** Opening Supplied data block **

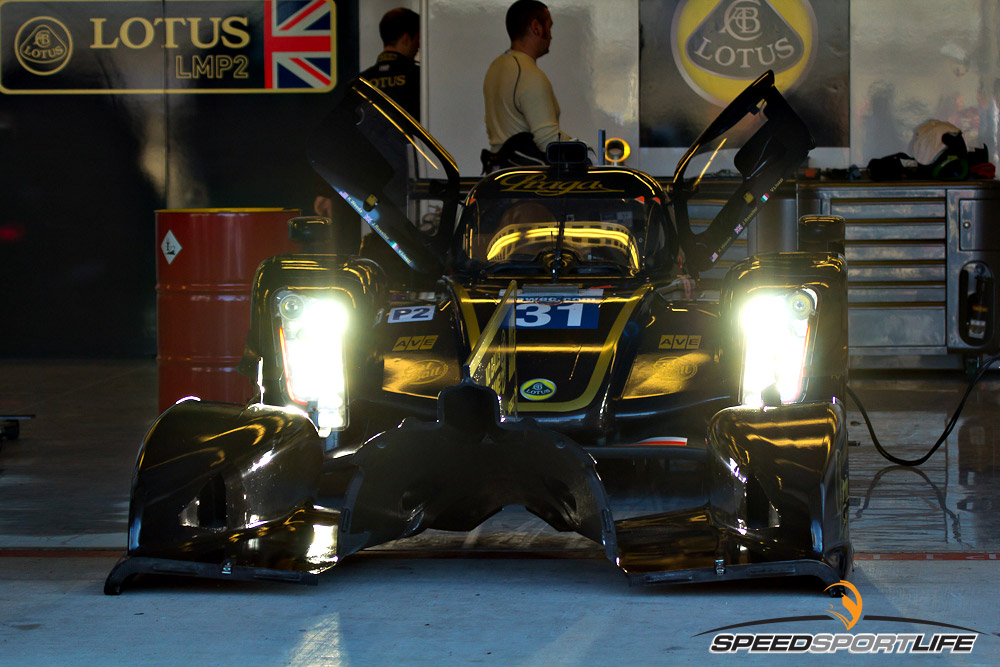 wec-alms-by-jennifer-stamps-0691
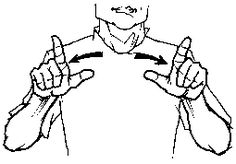 """big"" American Sign Language (ASL)"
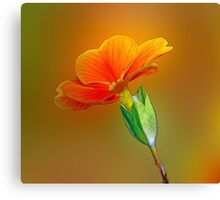 Little Yellow Flowers Canvas Print
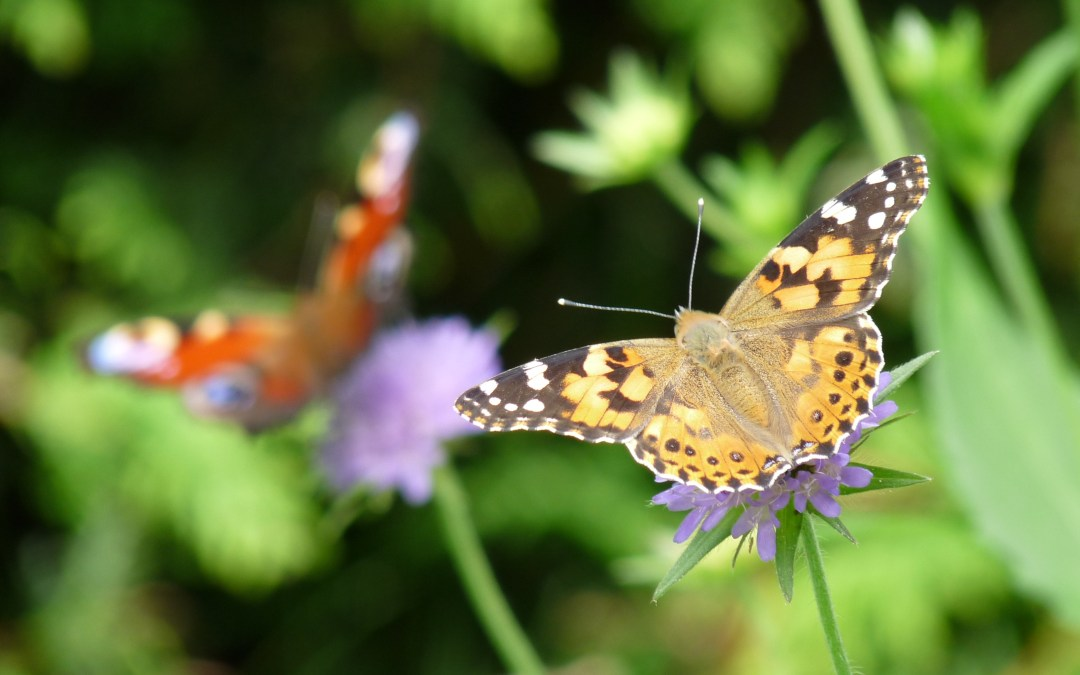 Mass Migration of Painted Lady Butterflies in California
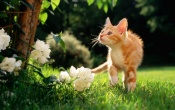 Cat Walking In The Grass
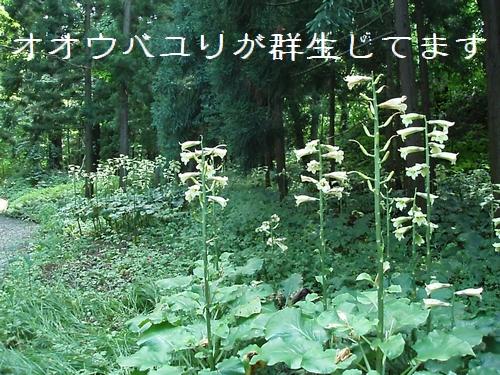 ooubayuri02.jpg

** Closing Supplied data block **

[What is required] A word-for-word copy of the entries above is needed, with every picture dropped.

[The answer]
 wec-alms-by-jennifer-stamps-0691
 """big"" American Sign Language (ASL)"
 Little Yellow Flowers Canvas Print
 Mass Migration of Painted Lady Butterflies in California
 Cat Walking In The Grass
 ooubayuri02.jpg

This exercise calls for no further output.